The government was asking for risk-assessment reports for overseas projects, Sun said. SASAC which hadn’t previously studied those reports, is now asking to review them, he said.
Slower growth in China and lower commodity prices may drive stricter guidelines for deals to ensure economic returns, according to Jason Teh, who helps manage about $4 billion at Investors Mutual Ltd. The benchmark LMEX index of the six main metals on the London Metal Exchange has fallen 28 percent in the past two years.
“The fact is the commodity market has slowed,” Teh said from Sydney. “You’d want to have stricter guidelines.”
Chinese companies continue to make and seek acquisitions under the new regulatory regime as the government doesn’t want to stop foreign takeovers rather it wants to reduce the failure rate. Citic Group Corp., China’s largest state-owned investment company and parent of Citic Pacific, in February agreed to pay about A$452 million for a 13 percent stake in Australia’s Alumina Ltd., partner in the world’s biggest alumina business.

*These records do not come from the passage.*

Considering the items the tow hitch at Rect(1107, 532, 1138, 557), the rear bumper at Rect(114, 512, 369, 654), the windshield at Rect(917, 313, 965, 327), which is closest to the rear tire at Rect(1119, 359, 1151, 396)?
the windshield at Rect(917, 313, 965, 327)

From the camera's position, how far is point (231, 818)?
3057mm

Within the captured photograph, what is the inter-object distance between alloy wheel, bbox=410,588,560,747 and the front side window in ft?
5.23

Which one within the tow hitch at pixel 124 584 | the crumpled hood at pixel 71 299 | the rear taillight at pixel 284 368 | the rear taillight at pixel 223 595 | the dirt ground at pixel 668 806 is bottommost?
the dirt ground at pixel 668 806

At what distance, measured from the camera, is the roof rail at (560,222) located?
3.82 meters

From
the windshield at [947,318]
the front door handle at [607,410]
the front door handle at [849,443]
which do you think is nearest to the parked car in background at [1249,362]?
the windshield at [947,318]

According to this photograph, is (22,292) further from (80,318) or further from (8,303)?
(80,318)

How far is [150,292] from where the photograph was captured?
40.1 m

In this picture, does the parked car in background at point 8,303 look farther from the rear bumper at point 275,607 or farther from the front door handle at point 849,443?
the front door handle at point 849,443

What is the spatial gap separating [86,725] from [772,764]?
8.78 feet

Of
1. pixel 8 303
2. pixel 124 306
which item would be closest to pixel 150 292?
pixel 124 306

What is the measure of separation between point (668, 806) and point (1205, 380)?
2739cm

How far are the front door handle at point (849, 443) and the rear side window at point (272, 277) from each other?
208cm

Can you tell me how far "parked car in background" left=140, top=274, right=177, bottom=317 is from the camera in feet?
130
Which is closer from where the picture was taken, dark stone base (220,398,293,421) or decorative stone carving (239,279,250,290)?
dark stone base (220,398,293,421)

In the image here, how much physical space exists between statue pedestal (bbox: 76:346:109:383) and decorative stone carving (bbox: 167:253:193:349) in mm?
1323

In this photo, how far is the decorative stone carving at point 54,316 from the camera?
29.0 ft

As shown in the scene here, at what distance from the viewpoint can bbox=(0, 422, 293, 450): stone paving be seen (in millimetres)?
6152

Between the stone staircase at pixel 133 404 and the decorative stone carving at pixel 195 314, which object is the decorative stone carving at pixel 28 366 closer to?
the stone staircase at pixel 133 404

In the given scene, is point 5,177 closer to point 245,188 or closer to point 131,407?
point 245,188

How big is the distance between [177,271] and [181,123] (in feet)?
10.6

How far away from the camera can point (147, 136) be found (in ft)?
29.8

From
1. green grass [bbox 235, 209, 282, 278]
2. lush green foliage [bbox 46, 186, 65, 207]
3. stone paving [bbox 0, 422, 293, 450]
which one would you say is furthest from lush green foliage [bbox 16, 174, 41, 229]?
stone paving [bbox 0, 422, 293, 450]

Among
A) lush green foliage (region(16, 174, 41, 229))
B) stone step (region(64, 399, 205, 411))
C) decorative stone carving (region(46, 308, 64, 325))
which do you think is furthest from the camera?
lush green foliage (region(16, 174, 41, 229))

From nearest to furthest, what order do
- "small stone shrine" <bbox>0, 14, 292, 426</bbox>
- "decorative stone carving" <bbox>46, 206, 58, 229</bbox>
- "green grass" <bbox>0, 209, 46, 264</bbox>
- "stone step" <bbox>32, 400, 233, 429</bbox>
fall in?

China Minmetals Corp. and Aluminum Corp. of China are possible robust overseas buyers, according to Deloitte & Touche LLP. Zhaojin Mining Industry Co., China’s fourth-biggest gold producer, is studying takeovers in South America and other regions, while Chinalco Mining Corporation International said in January it may seek assets in South America, Africa and Asia.
“No doubt there has been a learning curve, if you look at the series of transactions and the assets they’ve acquired,” said Clayton Utz’s Li, who added that Chinese regulators had conducted a review last year of investments in Australia. “In recent years, the investments have become less speculative.”